Requirements ▸ Show each line of the material below that contains the word "background", reproducing every such line in full.

(Dataset excerpt)
◇ ◇ ◇ ◇ ◇ ◇ ◇

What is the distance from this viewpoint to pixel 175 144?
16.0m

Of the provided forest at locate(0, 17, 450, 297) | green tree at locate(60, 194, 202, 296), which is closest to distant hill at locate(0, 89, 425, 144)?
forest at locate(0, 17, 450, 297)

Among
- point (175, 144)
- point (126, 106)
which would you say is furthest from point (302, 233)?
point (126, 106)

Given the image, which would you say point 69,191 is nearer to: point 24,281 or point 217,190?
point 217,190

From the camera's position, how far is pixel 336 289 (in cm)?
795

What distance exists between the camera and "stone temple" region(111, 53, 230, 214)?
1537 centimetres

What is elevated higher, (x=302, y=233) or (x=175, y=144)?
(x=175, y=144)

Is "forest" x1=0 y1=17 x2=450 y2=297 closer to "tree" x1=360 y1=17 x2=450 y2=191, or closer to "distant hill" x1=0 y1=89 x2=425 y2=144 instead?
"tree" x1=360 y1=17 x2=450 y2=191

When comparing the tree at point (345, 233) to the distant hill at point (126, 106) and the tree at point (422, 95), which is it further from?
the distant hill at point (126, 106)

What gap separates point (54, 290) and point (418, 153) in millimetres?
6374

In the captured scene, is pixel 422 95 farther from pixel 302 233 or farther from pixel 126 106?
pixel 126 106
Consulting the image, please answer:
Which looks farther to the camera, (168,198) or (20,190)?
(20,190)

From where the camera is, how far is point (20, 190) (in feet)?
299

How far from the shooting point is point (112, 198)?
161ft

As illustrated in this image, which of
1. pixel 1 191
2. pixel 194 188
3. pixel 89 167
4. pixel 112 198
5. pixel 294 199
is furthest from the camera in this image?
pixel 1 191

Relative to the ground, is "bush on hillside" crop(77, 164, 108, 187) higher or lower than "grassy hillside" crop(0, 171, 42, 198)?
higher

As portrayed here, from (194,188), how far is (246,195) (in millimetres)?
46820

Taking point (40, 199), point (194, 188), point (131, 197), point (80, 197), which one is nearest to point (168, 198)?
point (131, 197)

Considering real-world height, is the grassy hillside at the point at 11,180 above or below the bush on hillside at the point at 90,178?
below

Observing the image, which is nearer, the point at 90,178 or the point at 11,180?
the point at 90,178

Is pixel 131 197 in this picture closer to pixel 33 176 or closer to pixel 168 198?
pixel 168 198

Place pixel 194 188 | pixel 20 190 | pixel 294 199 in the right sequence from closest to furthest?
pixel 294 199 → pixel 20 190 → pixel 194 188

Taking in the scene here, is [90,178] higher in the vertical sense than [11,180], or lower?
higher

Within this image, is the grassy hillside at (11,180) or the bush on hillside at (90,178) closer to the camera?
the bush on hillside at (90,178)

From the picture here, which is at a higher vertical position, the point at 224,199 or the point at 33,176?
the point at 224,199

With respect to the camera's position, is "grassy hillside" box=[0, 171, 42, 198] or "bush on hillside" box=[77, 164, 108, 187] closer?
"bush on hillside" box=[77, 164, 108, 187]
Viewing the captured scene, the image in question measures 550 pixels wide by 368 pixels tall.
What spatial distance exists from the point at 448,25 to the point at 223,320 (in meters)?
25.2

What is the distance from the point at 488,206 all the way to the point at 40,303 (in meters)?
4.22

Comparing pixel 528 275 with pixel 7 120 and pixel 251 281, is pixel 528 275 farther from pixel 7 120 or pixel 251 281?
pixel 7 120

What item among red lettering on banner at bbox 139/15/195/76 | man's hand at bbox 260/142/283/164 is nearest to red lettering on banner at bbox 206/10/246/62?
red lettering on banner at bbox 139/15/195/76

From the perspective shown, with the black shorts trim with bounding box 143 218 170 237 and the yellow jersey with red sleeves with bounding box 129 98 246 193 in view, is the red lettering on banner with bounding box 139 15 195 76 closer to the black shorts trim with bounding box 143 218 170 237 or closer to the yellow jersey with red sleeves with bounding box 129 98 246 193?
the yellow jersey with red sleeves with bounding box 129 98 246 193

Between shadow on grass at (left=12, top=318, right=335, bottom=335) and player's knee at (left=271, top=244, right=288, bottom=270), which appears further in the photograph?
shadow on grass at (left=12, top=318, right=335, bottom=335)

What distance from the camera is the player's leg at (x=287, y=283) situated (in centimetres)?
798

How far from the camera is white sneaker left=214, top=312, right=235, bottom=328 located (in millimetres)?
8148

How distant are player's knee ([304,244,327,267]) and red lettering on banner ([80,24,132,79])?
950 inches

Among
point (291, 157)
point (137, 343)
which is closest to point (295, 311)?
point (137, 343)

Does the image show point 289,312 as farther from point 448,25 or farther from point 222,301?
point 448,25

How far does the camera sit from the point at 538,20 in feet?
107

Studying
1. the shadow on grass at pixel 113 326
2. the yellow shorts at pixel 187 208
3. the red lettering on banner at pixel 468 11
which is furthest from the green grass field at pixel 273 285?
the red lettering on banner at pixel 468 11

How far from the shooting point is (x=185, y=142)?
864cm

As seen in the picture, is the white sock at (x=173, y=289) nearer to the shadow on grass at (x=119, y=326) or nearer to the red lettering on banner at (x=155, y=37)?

◇ ◇ ◇ ◇ ◇ ◇ ◇

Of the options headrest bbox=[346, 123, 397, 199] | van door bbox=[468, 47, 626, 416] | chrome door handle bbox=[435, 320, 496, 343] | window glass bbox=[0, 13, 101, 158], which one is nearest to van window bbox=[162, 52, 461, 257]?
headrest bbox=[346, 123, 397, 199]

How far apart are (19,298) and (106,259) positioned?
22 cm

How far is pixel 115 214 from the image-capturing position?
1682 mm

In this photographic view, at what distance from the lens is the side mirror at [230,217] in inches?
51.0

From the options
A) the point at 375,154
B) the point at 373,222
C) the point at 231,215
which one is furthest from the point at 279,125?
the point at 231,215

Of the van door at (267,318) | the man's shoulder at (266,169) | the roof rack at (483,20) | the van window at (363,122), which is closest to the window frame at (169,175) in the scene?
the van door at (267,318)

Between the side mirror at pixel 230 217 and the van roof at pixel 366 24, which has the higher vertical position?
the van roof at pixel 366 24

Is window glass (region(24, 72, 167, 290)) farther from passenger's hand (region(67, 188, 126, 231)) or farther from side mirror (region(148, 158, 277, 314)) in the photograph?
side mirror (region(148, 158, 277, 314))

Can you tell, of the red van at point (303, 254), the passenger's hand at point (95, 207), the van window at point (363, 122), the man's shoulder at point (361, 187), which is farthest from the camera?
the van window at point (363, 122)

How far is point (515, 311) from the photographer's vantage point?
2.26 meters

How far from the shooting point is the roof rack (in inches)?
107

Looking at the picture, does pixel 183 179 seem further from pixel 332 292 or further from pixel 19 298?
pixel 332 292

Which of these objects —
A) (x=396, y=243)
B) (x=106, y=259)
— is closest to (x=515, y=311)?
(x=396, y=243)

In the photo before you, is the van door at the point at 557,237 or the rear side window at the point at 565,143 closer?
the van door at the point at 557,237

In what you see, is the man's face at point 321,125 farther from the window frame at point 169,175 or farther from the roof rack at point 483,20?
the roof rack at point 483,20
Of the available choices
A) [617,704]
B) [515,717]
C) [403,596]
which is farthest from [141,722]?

◇ ◇ ◇ ◇ ◇ ◇ ◇

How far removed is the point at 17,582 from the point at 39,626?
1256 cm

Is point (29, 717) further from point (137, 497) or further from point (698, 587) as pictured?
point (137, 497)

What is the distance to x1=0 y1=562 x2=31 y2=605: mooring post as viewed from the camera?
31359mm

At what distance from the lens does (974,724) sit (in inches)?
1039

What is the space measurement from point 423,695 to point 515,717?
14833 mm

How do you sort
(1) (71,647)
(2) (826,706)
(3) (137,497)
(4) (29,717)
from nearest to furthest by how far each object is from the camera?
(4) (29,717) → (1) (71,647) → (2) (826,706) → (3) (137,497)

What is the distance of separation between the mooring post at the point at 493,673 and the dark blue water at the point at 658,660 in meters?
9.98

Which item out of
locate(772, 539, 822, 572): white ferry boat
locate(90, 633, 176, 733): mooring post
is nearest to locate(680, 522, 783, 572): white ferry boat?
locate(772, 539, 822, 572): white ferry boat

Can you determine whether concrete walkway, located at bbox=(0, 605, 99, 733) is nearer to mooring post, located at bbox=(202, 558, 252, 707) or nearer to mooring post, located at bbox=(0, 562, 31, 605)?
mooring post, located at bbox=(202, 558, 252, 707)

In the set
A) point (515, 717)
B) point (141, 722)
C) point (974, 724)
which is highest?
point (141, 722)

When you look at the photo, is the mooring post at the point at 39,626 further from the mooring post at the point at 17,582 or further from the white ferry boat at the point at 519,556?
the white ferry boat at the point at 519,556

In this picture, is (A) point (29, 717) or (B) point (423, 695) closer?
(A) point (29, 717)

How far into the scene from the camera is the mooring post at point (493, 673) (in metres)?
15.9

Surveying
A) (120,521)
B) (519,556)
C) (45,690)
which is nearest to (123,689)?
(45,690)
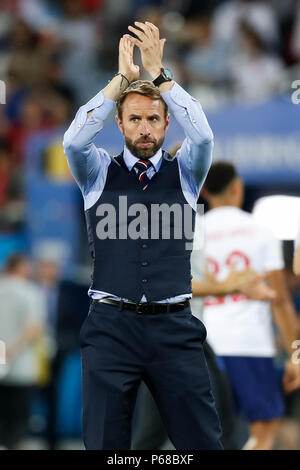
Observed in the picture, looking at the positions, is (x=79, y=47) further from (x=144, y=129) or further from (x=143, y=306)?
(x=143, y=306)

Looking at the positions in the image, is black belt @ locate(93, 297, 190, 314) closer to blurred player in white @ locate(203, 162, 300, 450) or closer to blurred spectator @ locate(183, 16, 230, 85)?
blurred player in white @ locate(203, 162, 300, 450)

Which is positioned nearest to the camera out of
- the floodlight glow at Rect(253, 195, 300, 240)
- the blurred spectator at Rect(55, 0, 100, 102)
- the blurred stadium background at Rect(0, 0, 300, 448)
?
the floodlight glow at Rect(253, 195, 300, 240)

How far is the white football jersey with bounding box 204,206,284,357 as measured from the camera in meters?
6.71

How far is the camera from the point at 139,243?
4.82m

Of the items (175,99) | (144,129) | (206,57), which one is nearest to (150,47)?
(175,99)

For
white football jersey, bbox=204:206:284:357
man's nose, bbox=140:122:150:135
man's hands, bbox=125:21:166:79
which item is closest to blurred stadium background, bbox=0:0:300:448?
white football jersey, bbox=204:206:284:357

◇ ◇ ◇ ◇ ◇ ◇ ◇

Finished exercise ▸
- the blurred stadium background at Rect(0, 0, 300, 448)
which item is closest to blurred stadium background, bbox=0:0:300:448?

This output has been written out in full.